January 4, 201115 yr COURIER IS NOT A SOLUTION! :-) So yes there is a function you can use to constrain a field to fixed number of spaces but those spaces can have varying width depending on font used - unless monotype. Calc as found in records 4-7 do not work with "Lucida Grande" but they do work with records 1-3. I just wanted to understand what was happening and it has to do with the font width not being fixed - thanks Comment - and my calculation handles this situation - so far. It looks like Left ( ) takes each position away from the left - off course - but when it does it removes spaces that correspond to the width of the characters and since I am subtracting the exact number of characters at the start of the string it works. Or something to that effect. Thanks for the input. No, Courier (or an alternative monospaced font) IS the solution - and the ONLY solution - to your chosen approach to your problem: positioning text data with spaces. Your calc doesn't work; Comment's calc does; when using a monospaced font. Since the first word processor - even since the typewriter - using spaces to position text has NEVER been an effective way to format text and it wouldn't be accepted in Keyboarding 101. That's why rulers and tab stops were invented. As Comment has asked - what are you really trying to accomplish?
January 4, 201115 yr Author I just wanted to know if there was a better way to form my original calculation and there was, Comments suggestion to use Left ( ) instead of using the Trim ( Replace ( ) ) I was using. Thanks
January 4, 201115 yr But - as you have mentioned - that does not solve your problem. You've still got variable width text, unless you use a monospaced font. What you CAN do is completely abandon the space sequence, use a tab character, and set tab stops for the field. This would operate independent of font.

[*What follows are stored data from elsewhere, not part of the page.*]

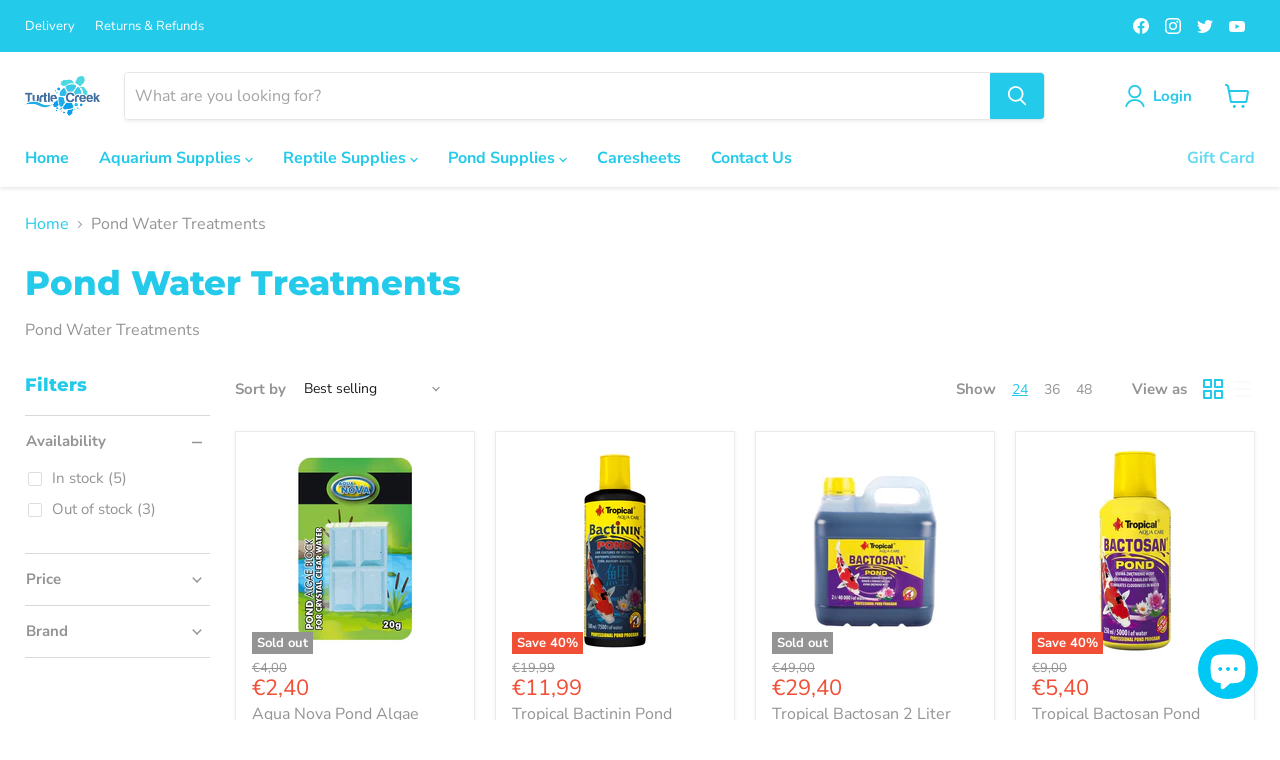

--- FILE ---
content_type: text/plain
request_url: https://www.google-analytics.com/j/collect?v=1&_v=j102&a=209823279&t=pageview&_s=1&dl=https%3A%2F%2Fturtlecreek.ie%2Fcollections%2Fpond-water-treatments&ul=en-us%40posix&dt=Pond%20Water%20Treatments%20%E2%80%94%20Turtle%20Creek&sr=1280x720&vp=1280x720&_u=YEDAAUABAAAAACAAI~&jid=489676143&gjid=513201039&cid=1892505472.1768569427&tid=UA-238132293-1&_gid=1796398238.1768569427&_r=1&_slc=1&gtm=45He61e1n81PHQFTDZv892344348za200zd892344348&gcd=13l3l3l3l1l1&dma=0&tag_exp=103116026~103200004~104527906~104528501~104684208~104684211~105391253~115938466~115938468~117041588&z=1050758555
body_size: -450
content:
2,cG-6MZDZMLK4F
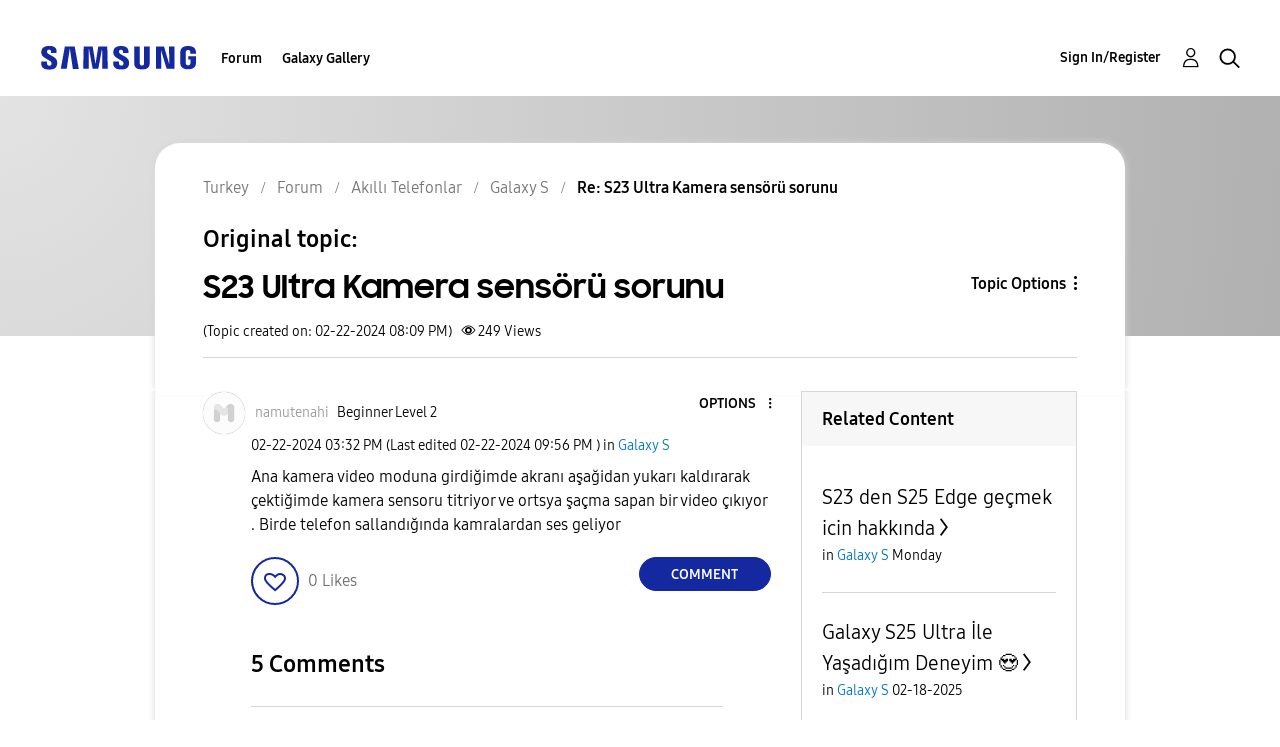

--- FILE ---
content_type: text/html; charset=UTF-8
request_url: https://r2.community.samsung.com/t5/Galaxy-S/S23-Ultra-Kamera-sens%C3%B6r%C3%BC-sorunu/m-p/15596860/highlight/true
body_size: 1876
content:
<!DOCTYPE html>
<html lang="en">
<head>
    <meta charset="utf-8">
    <meta name="viewport" content="width=device-width, initial-scale=1">
    <title></title>
    <style>
        body {
            font-family: "Arial";
        }
    </style>
    <script type="text/javascript">
    window.awsWafCookieDomainList = [];
    window.gokuProps = {
"key":"AQIDAHjcYu/GjX+QlghicBgQ/7bFaQZ+m5FKCMDnO+vTbNg96AHzOpaJdCT16BNTHHOlBrRcAAAAfjB8BgkqhkiG9w0BBwagbzBtAgEAMGgGCSqGSIb3DQEHATAeBglghkgBZQMEAS4wEQQME93hLjFno3N6GTj9AgEQgDt/iV7X9Hdzof9EfVmH2hm5ve21Uzi52f21MPofygpjydkfDxvTMDpVtHV/BR549NavJWgn0JGR+3yffA==",
          "iv":"D549ZwHorAAAAuJF",
          "context":"AaGkuELBlxzaZ/xh16kQe5Rh0P2t4gnZLxNG/9H//gze4u0vBzBlKG+9eBY/6K1BoSXiJBG1WNJi3NXQeDb+uVZ+h8qA2uQtcAqnfz7GGM3HYwuG7VsgQyp1APSxo4MxSv16oKDMoTU6N9LXOnn2QtNd4SlABYje1B+ty/hmdueM08EfAjtfosvvTNuJdK8I3WI1VRZwboKbQpfMCq6ziYb6rLFy28v6dDH9VcX/IWNHLlvgaZKgqWG9eAusVvBXkehco1D6DkgBygAEitjYp85MnoooVwc5b0Yv0oEzzOesMfAalgbtPmczinFLIRsw0kkCsIuWtPldpzK1nfkCYWUP0hDbUucbVw5jzPTzJwOgkul0n8l0Mi6MxAm6v3wfr5wKw8y8FapdmcpiwFJeyC0emrs8GL9BcsWM"
};
    </script>
    <script src="https://bc0439715fa6.967eb88d.us-east-2.token.awswaf.com/bc0439715fa6/e566d069acb5/9c5f3411fe12/challenge.js"></script>
</head>
<body>
    <div id="challenge-container"></div>
    <script type="text/javascript">
        AwsWafIntegration.saveReferrer();
        AwsWafIntegration.checkForceRefresh().then((forceRefresh) => {
            if (forceRefresh) {
                AwsWafIntegration.forceRefreshToken().then(() => {
                    window.location.reload(true);
                });
            } else {
                AwsWafIntegration.getToken().then(() => {
                    window.location.reload(true);
                });
            }
        });
    </script>
    <noscript>
        <h1>JavaScript is disabled</h1>
        In order to continue, we need to verify that you're not a robot.
        This requires JavaScript. Enable JavaScript and then reload the page.
    </noscript>
</body>
</html>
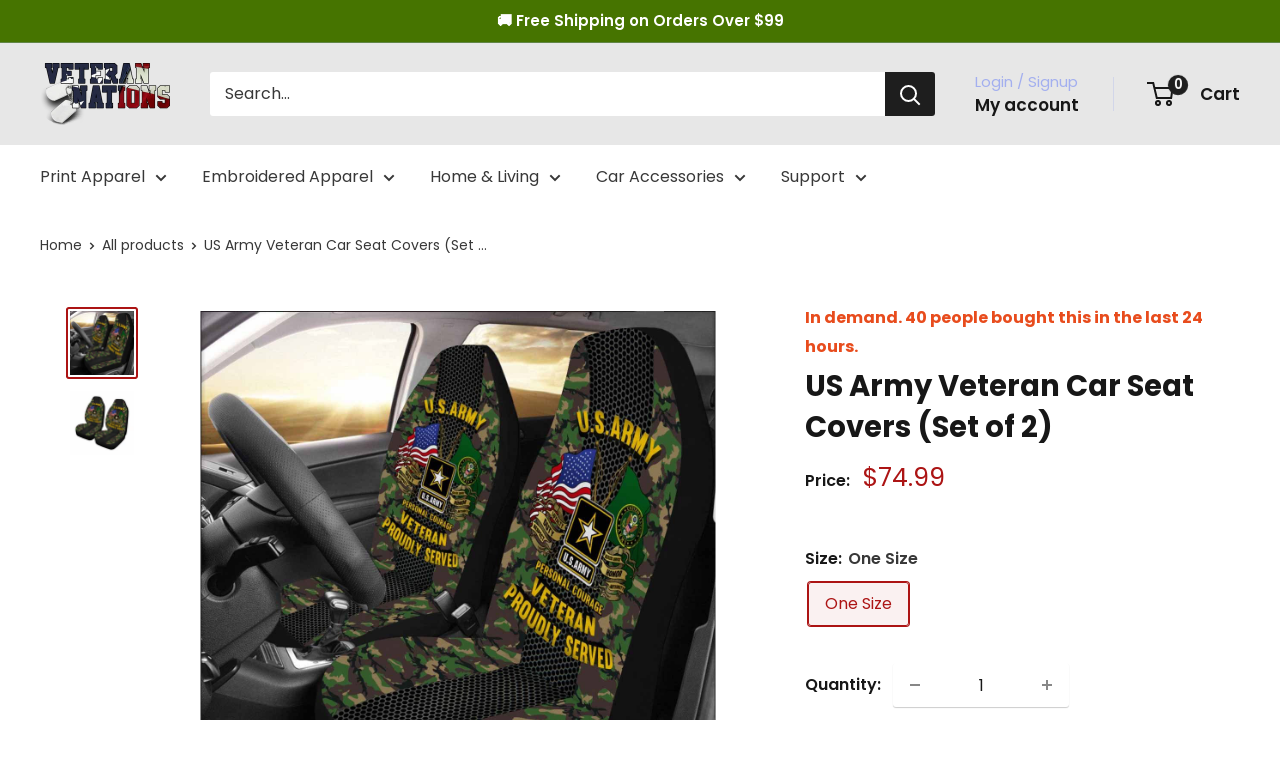

--- FILE ---
content_type: text/javascript
request_url: https://veterannations.com/cdn/shop/t/59/assets/custom.js?v=102476495355921946141728551030
body_size: -625
content:
//# sourceMappingURL=/cdn/shop/t/59/assets/custom.js.map?v=102476495355921946141728551030
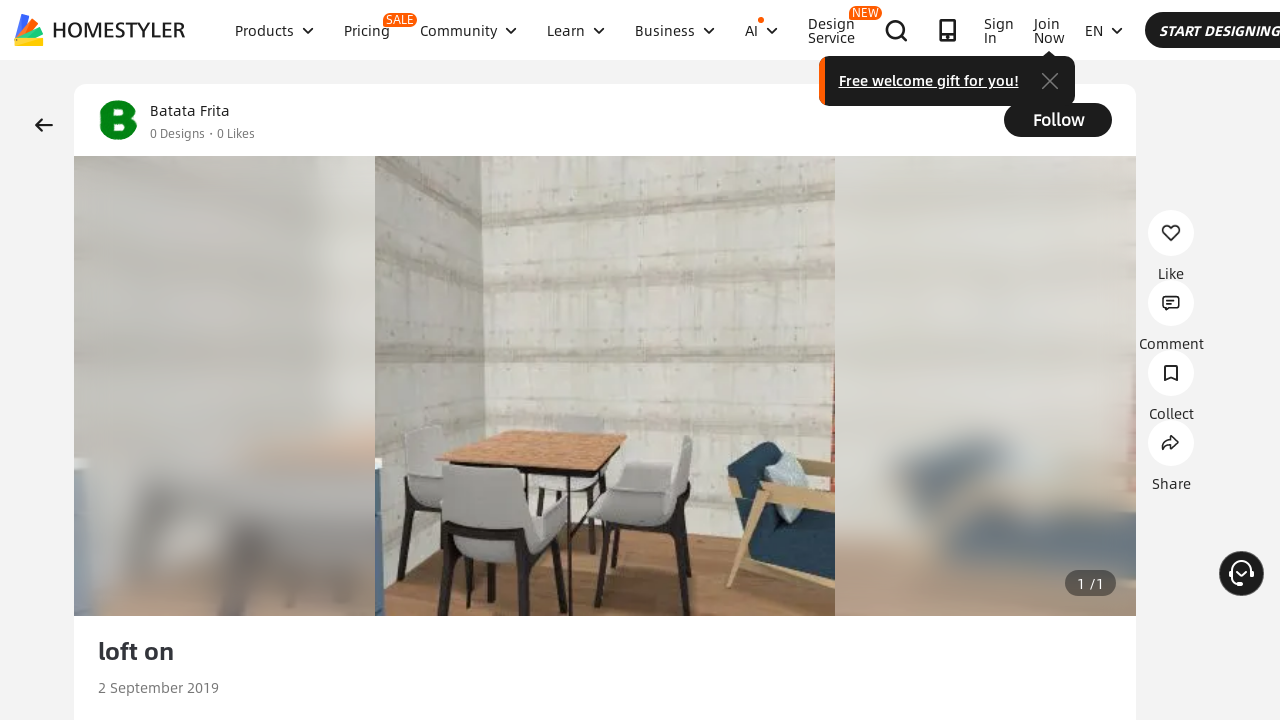

--- FILE ---
content_type: text/html; charset=utf-8
request_url: https://www.google.com/recaptcha/api2/aframe
body_size: 184
content:
<!DOCTYPE HTML><html><head><meta http-equiv="content-type" content="text/html; charset=UTF-8"></head><body><script nonce="XRx9VsYD7DBia0BMBgTmdw">/** Anti-fraud and anti-abuse applications only. See google.com/recaptcha */ try{var clients={'sodar':'https://pagead2.googlesyndication.com/pagead/sodar?'};window.addEventListener("message",function(a){try{if(a.source===window.parent){var b=JSON.parse(a.data);var c=clients[b['id']];if(c){var d=document.createElement('img');d.src=c+b['params']+'&rc='+(localStorage.getItem("rc::a")?sessionStorage.getItem("rc::b"):"");window.document.body.appendChild(d);sessionStorage.setItem("rc::e",parseInt(sessionStorage.getItem("rc::e")||0)+1);localStorage.setItem("rc::h",'1768650273049');}}}catch(b){}});window.parent.postMessage("_grecaptcha_ready", "*");}catch(b){}</script></body></html>

--- FILE ---
content_type: application/javascript
request_url: https://gj.mmstat.com/eg.js?t=1768650270030
body_size: -75
content:
window.goldlog=(window.goldlog||{});goldlog.Etag="F2TyIT4omjoCARLYHDGAKQXR";goldlog.stag=1;

--- FILE ---
content_type: application/javascript
request_url: https://gj.mmstat.com/eg.js?t=1768650262712
body_size: 83
content:
window.goldlog=(window.goldlog||{});goldlog.Etag="F2TyIT4omjoCARLYHDGAKQXR";goldlog.stag=2;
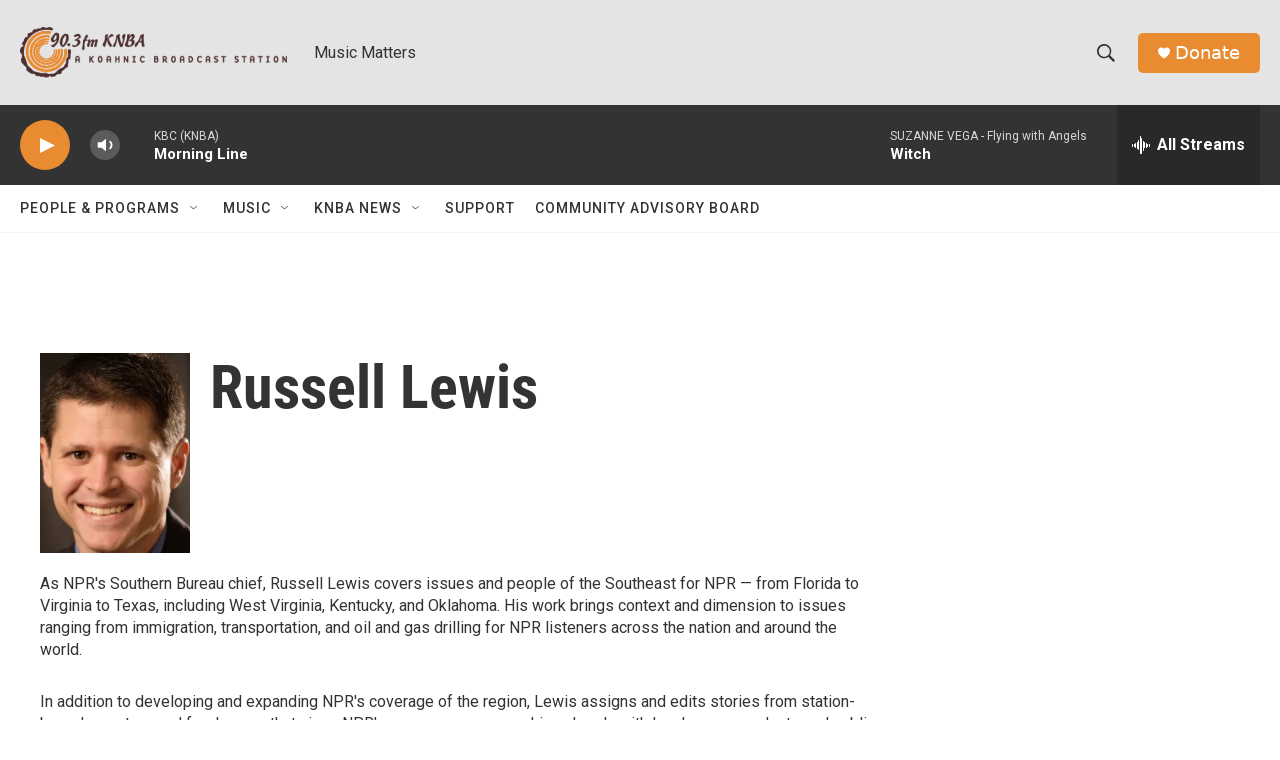

--- FILE ---
content_type: text/html; charset=utf-8
request_url: https://www.google.com/recaptcha/api2/aframe
body_size: 266
content:
<!DOCTYPE HTML><html><head><meta http-equiv="content-type" content="text/html; charset=UTF-8"></head><body><script nonce="s2_x_uoskpjLbkRApYAfmQ">/** Anti-fraud and anti-abuse applications only. See google.com/recaptcha */ try{var clients={'sodar':'https://pagead2.googlesyndication.com/pagead/sodar?'};window.addEventListener("message",function(a){try{if(a.source===window.parent){var b=JSON.parse(a.data);var c=clients[b['id']];if(c){var d=document.createElement('img');d.src=c+b['params']+'&rc='+(localStorage.getItem("rc::a")?sessionStorage.getItem("rc::b"):"");window.document.body.appendChild(d);sessionStorage.setItem("rc::e",parseInt(sessionStorage.getItem("rc::e")||0)+1);localStorage.setItem("rc::h",'1768412973832');}}}catch(b){}});window.parent.postMessage("_grecaptcha_ready", "*");}catch(b){}</script></body></html>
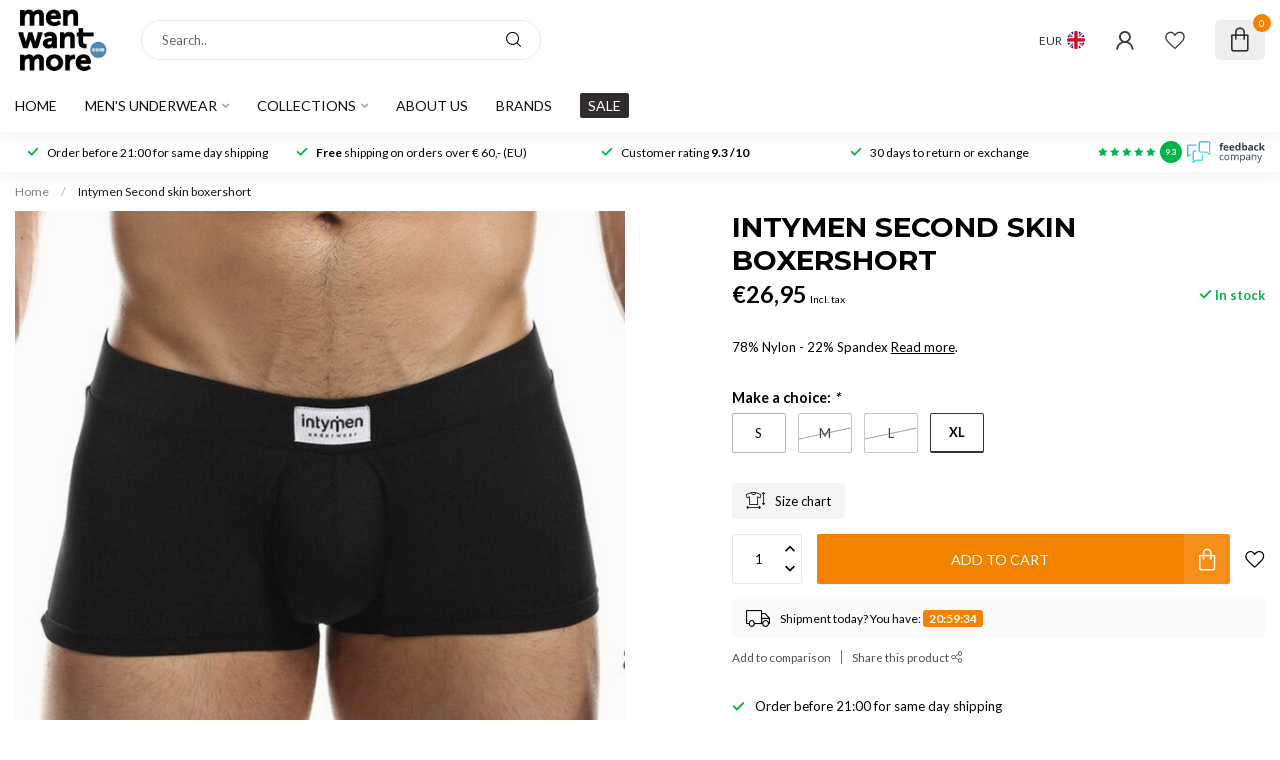

--- FILE ---
content_type: text/javascript;charset=utf-8
request_url: https://www.menwantmore.com/services/stats/pageview.js?product=115126316&hash=f806
body_size: -412
content:
// SEOshop 30-01-2026 01:00:22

January 5, 201115 yr Author But - as you have mentioned - that does not solve your problem. You've still got variable width text, unless you use a monospaced font. What you CAN do is completely abandon the space sequence, use a tab character, and set tab stops for the field. This would operate independent of font. And use merge fields and create more layout objects and more things you have to account individually in each layout, better to sometimes work through Calc's. Also then I can not see a way to sequentially format data nicely as if it were a table or column data in one field, make it a method class - its objectively correct. ! :+) With an if() at min, Case(), or Perhaps Choose() and the gambit of possible functions to use, its possible to align the text in the entire field with varying fonts and static fonts all aligned like a generic word file or what you will. By containing an underlying line length there is always something to measure against. I guess its just a way of automating the formatting processes into one field. Running calculations like this all to run a single inactive/non changeable text field for static or protected data. For one or two liners with filemaker I think this is cool but in reality if want jobs we should be using web viewer with css, javascript, svg even.